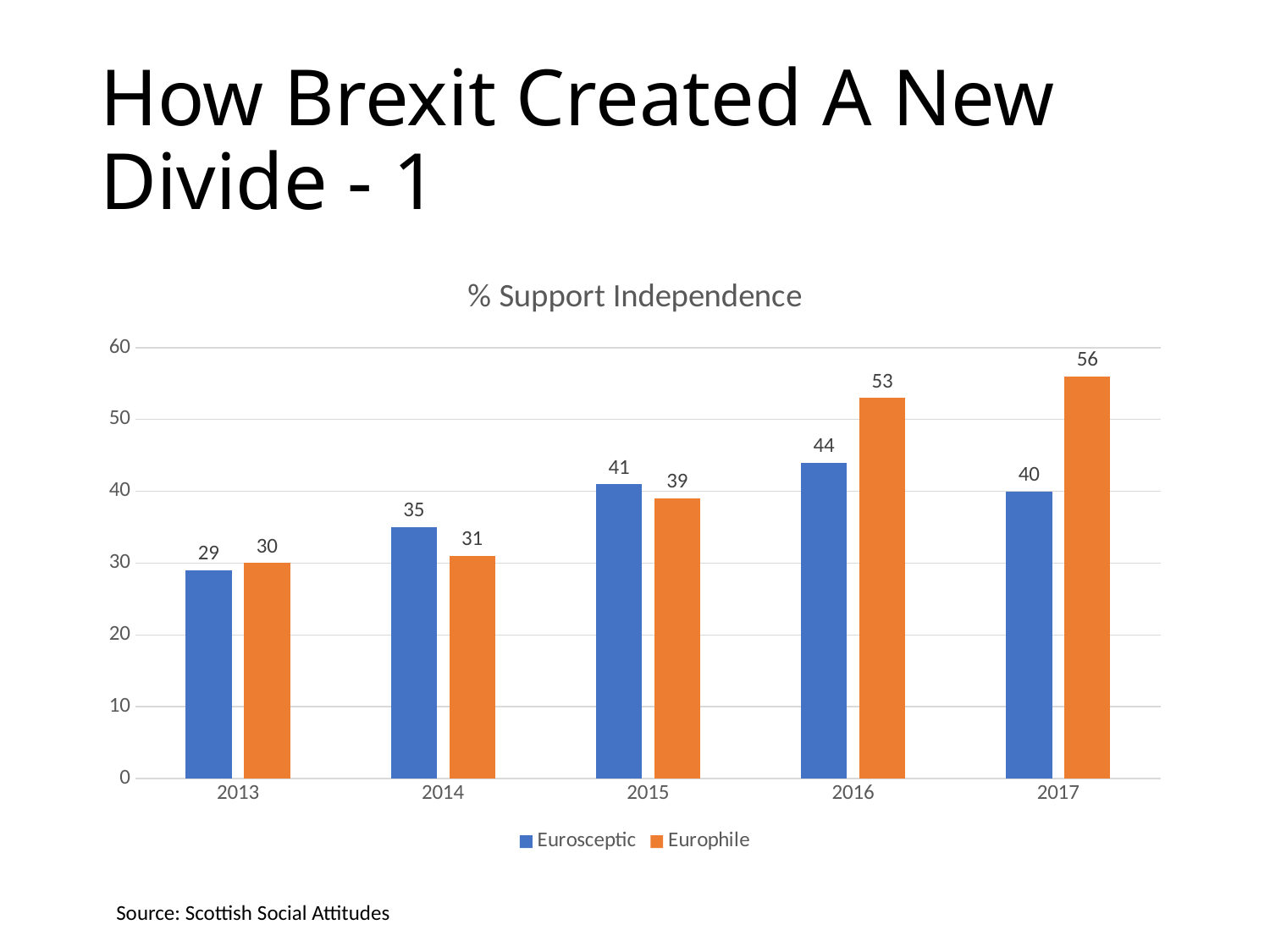
Is the Europhile value for 2016 greater or less than 50? greater What is the Europhile value for 2017? 56 In which year is the Europhile value highest? 2017 In which year is the Eurosceptic value lowest? 2013 What is the difference between the Europhile and Eurosceptic values in 2017? 16 How many series does the legend list? 2 What kind of chart is shown? bar chart What is the title of the chart? % Support Independence Does the Europhile series rise or fall from 2014 to 2017? rise What is the Eurosceptic value for 2015? 41 How many years are shown on the x axis? 5 Which series has the larger value in 2014, Eurosceptic or Europhile? Eurosceptic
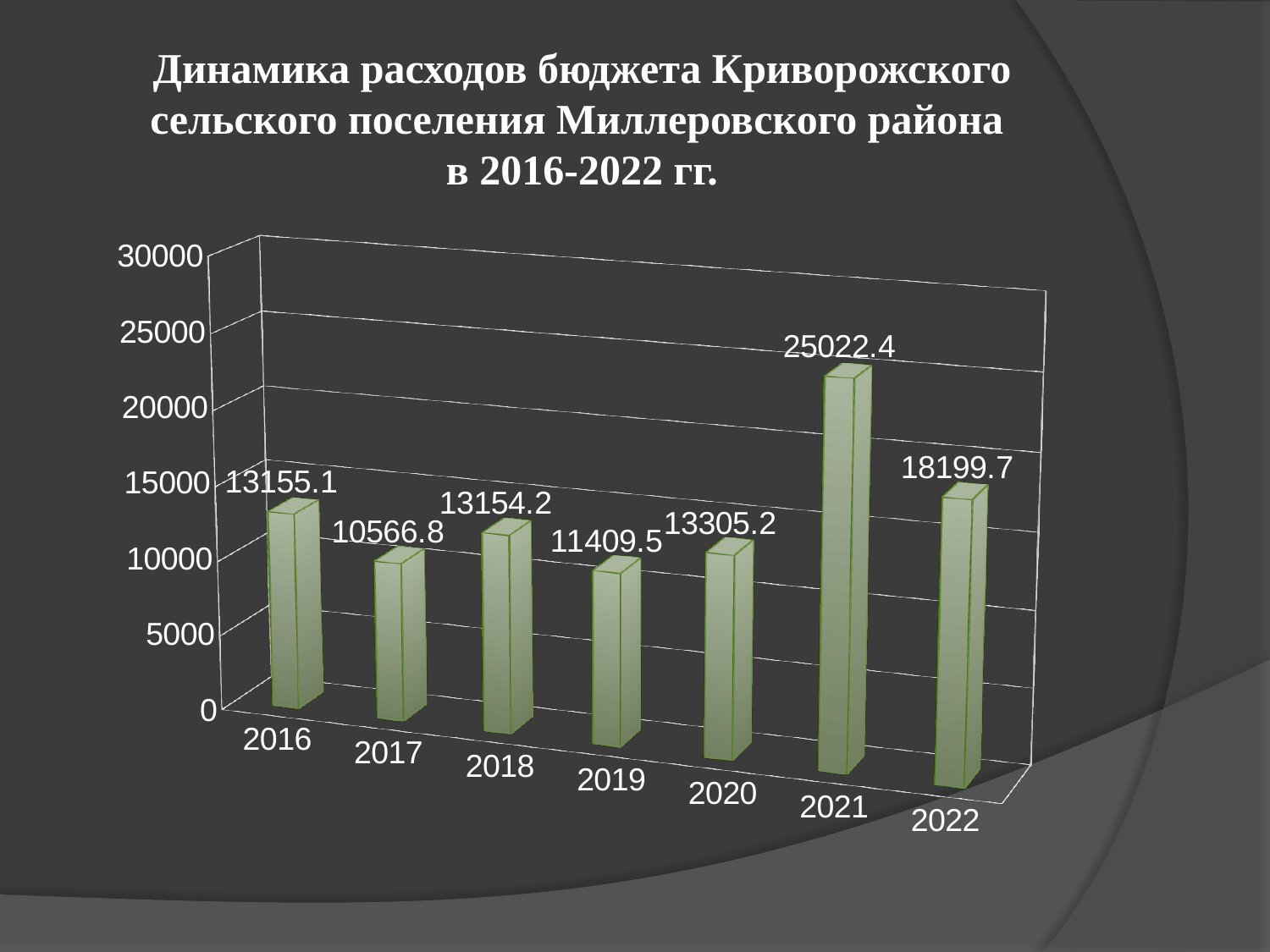
What is the value for 2017? 10566.8 How many years are shown on the x axis? 7 What is the difference between the values for 2020 and 2019? 1895.7 What is the value for 2021? 25022.4 What kind of chart is shown on the slide? bar chart What is the value for 2022? 18199.7 Which year has the highest value? 2021 Is the value for 2021 greater or less than 20000? greater What is the difference between the values for 2021 and 2022? 6822.7 Which is larger, the value for 2021 or the value for 2022? 2021 Which year has the lowest value? 2017 Does the value rise or fall from 2016 to 2017? fall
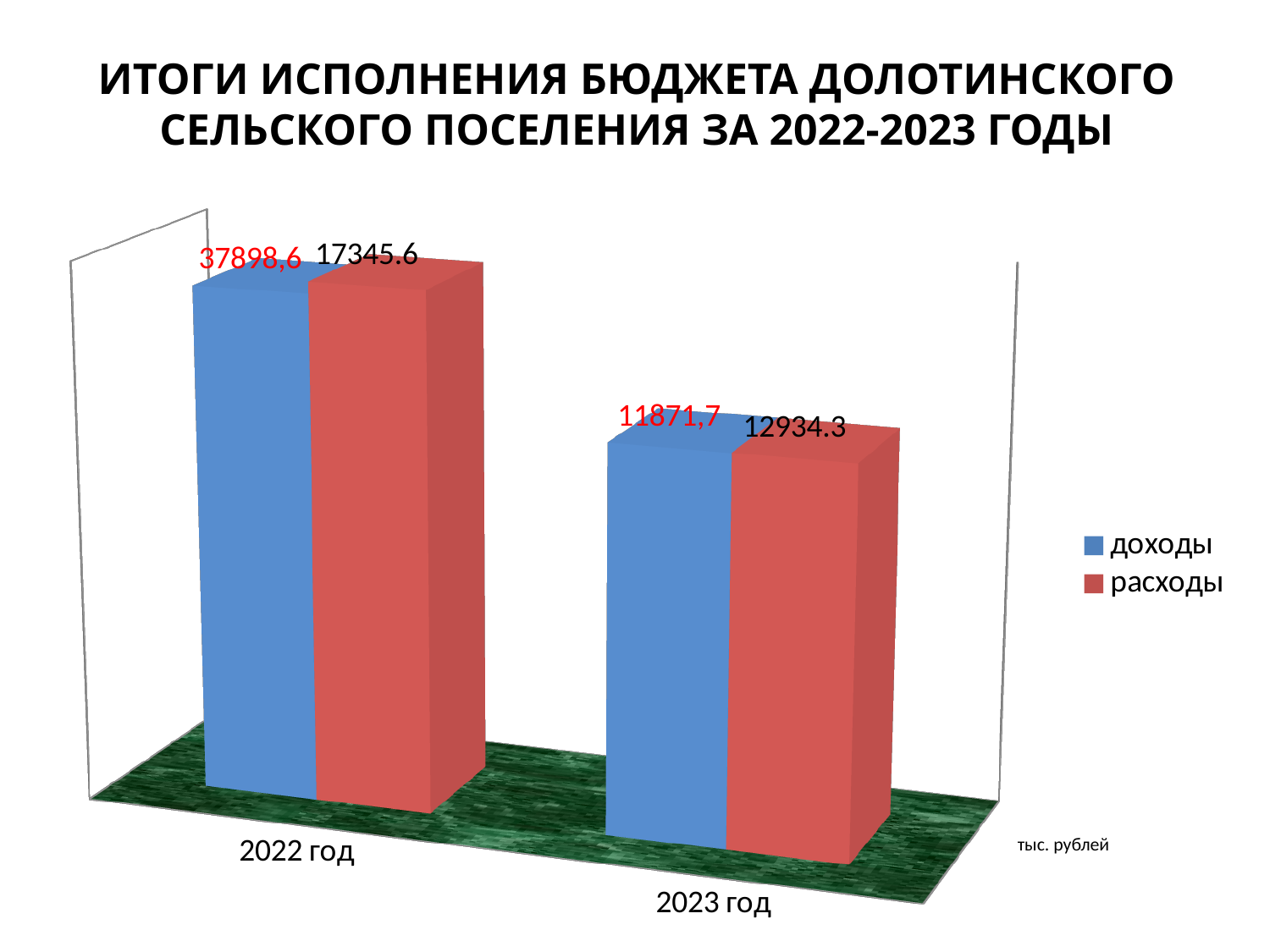
What is the value of расходы for 2022 год? 17345.6 What kind of chart is shown on the slide? bar chart What is the value of расходы for 2023 год? 12934.3 Which colour represents расходы in the legend? red Do the расходы values rise or fall from 2022 год to 2023 год? fall What is the difference between расходы in 2022 год and расходы in 2023 год? 4411.3 In which year is расходы higher, 2022 год or 2023 год? 2022 год How many years (categories) are shown on the chart? 2 What is the value of доходы for 2023 год? 11871,7 For 2023 год, which is larger, доходы or расходы? расходы What is the value of доходы for 2022 год? 37898,6 How many series does the legend list? 2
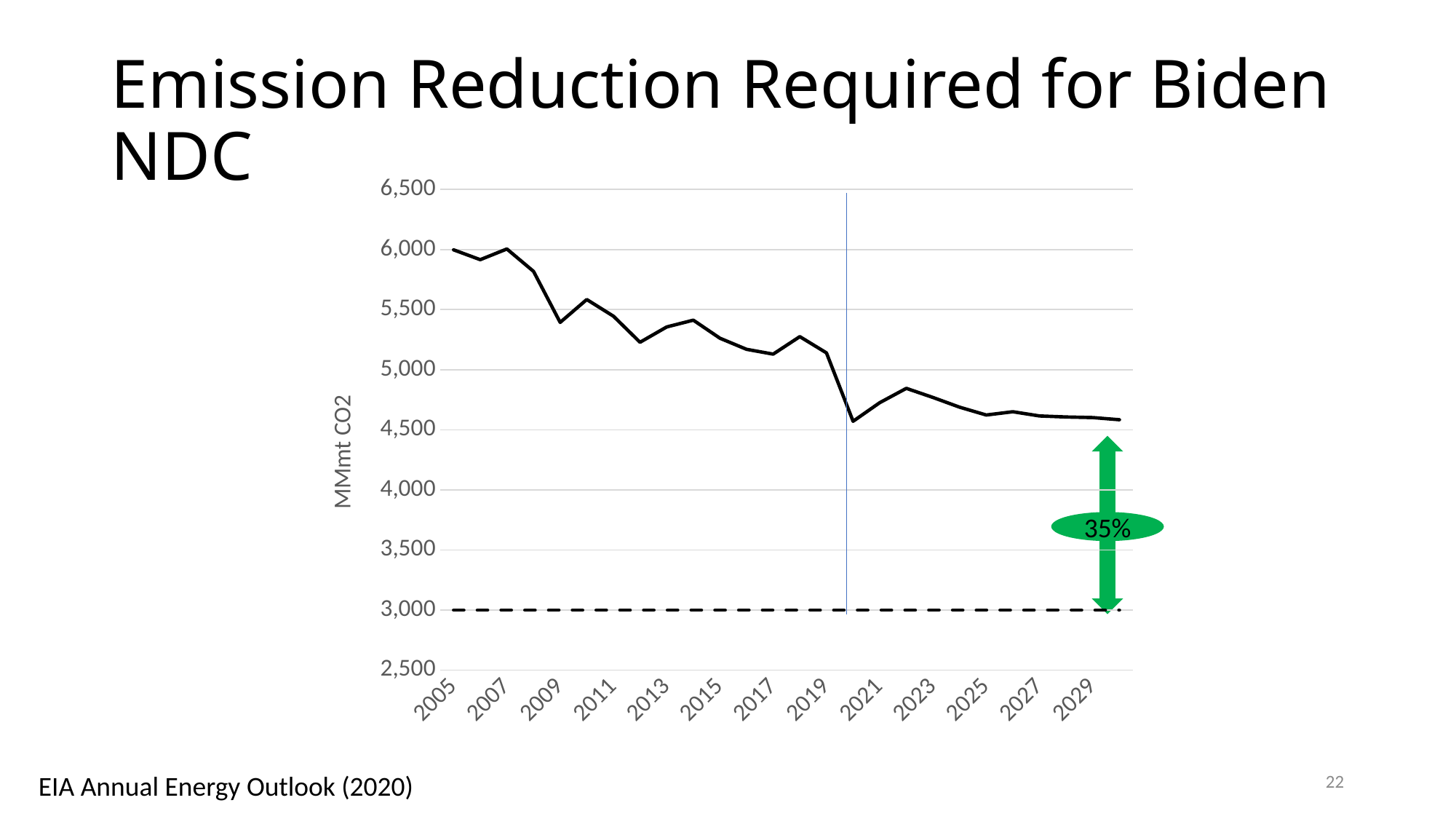
Is the value for 2005 greater or less than 5,500? greater What is the label of the y axis? MMmt CO2 Which year has the larger value, 2005 or 2029? 2005 Is the value for 2021 greater or less than 5,000? less At what level on the y axis is the dashed horizontal line drawn? 3,000 Is the value for 2013 greater or less than 5,000? greater Which year has the larger value, 2017 or 2025? 2017 What percentage is printed on the green arrow? 35% Do the plotted emission values generally rise or fall from 2005 to 2029? fall What is the title of the chart on the slide? Emission Reduction Required for Biden NDC What kind of chart is shown on the slide? line chart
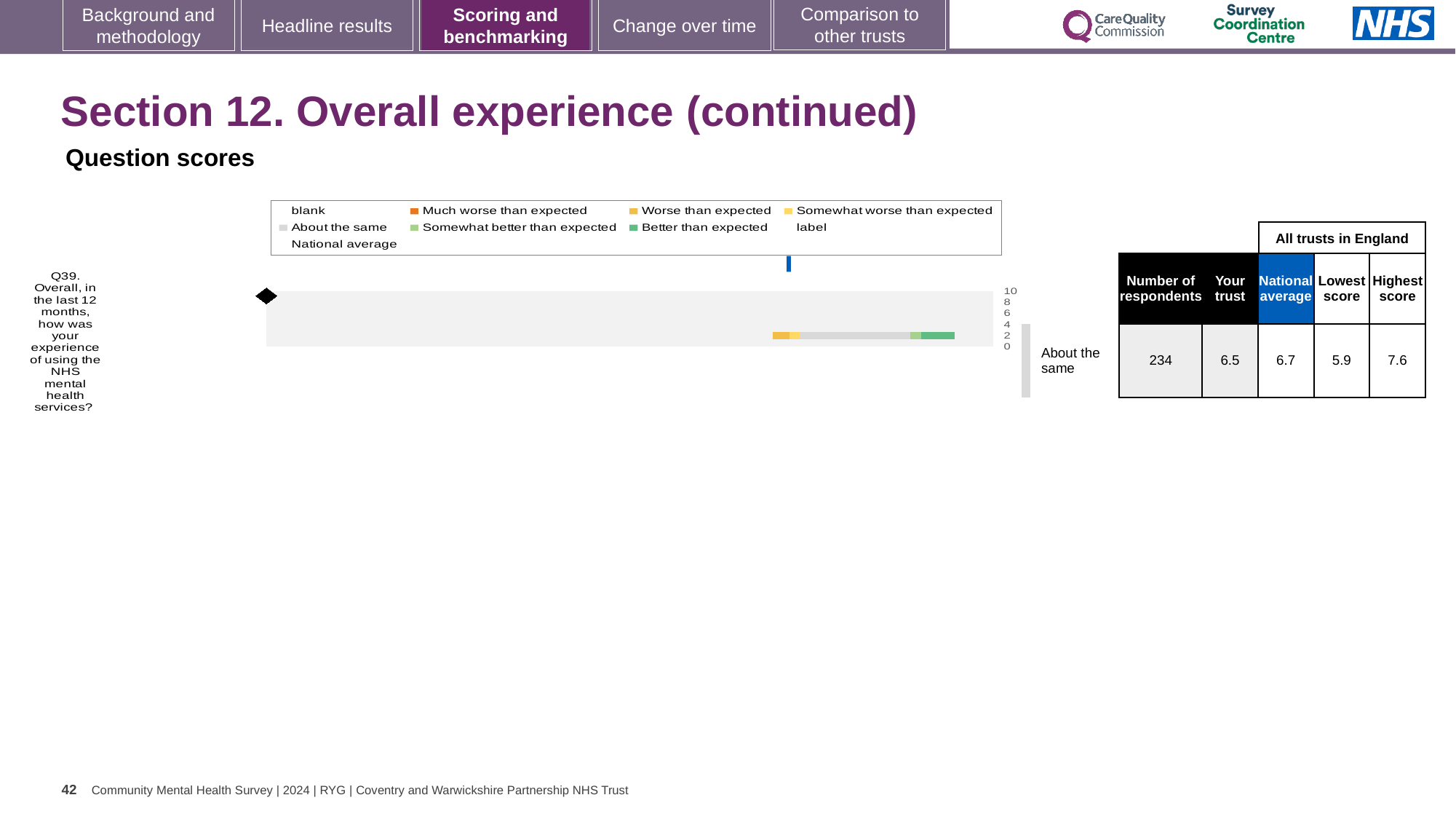
What is the 'Your trust' score for Q39 (Overall, in the last 12 months, how was your experience of using the NHS mental health services?)? 6.5 What is the difference between the highest and lowest trust scores for Q39? 1.7 By how much does the national average exceed the trust's score for Q39? 0.2 What is the lowest score among all trusts in England for Q39? 5.9 How many respondents answered Q39? 234 How many questions are plotted on the chart? 1 What kind of chart is used to show the Q39 question score? Bar chart What is the national average score for Q39? 6.7 Which benchmark category is the trust's Q39 score placed in? About the same What is the highest score among all trusts in England for Q39? 7.6 Which is larger for Q39: the trust's score or the national average? National average Is the trust's score for Q39 greater or less than 6 on the chart's axis? greater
● ● ● ● ●
Please reproduce, word for word, the lines of the data above, starting at the line that contains "What is the value for 2017?" and ending at the line that contains "What is the value of расходы for 2022", both included. Leave the pictures out of your answer.

What is the value for 2017? 10566.8 How many years are shown on the x axis? 7 What is the difference between the values for 2020 and 2019? 1895.7 What is the value for 2021? 25022.4 What kind of chart is shown on the slide? bar chart What is the value for 2022? 18199.7 Which year has the highest value? 2021 Is the value for 2021 greater or less than 20000? greater What is the difference between the values for 2021 and 2022? 6822.7 Which is larger, the value for 2021 or the value for 2022? 2021 Which year has the lowest value? 2017 Does the value rise or fall from 2016 to 2017? fall
What is the value of расходы for 2022 год? 17345.6 What kind of chart is shown on the slide? bar chart What is the value of расходы for 2023 год? 12934.3 Which colour represents расходы in the legend? red Do the расходы values rise or fall from 2022 год to 2023 год? fall What is the difference between расходы in 2022 год and расходы in 2023 год? 4411.3 In which year is расходы higher, 2022 год or 2023 год? 2022 год How many years (categories) are shown on the chart? 2 What is the value of доходы for 2023 год? 11871,7 For 2023 год, which is larger, доходы or расходы? расходы What is the value of доходы for 2022 год? 37898,6 How many series does the legend list? 2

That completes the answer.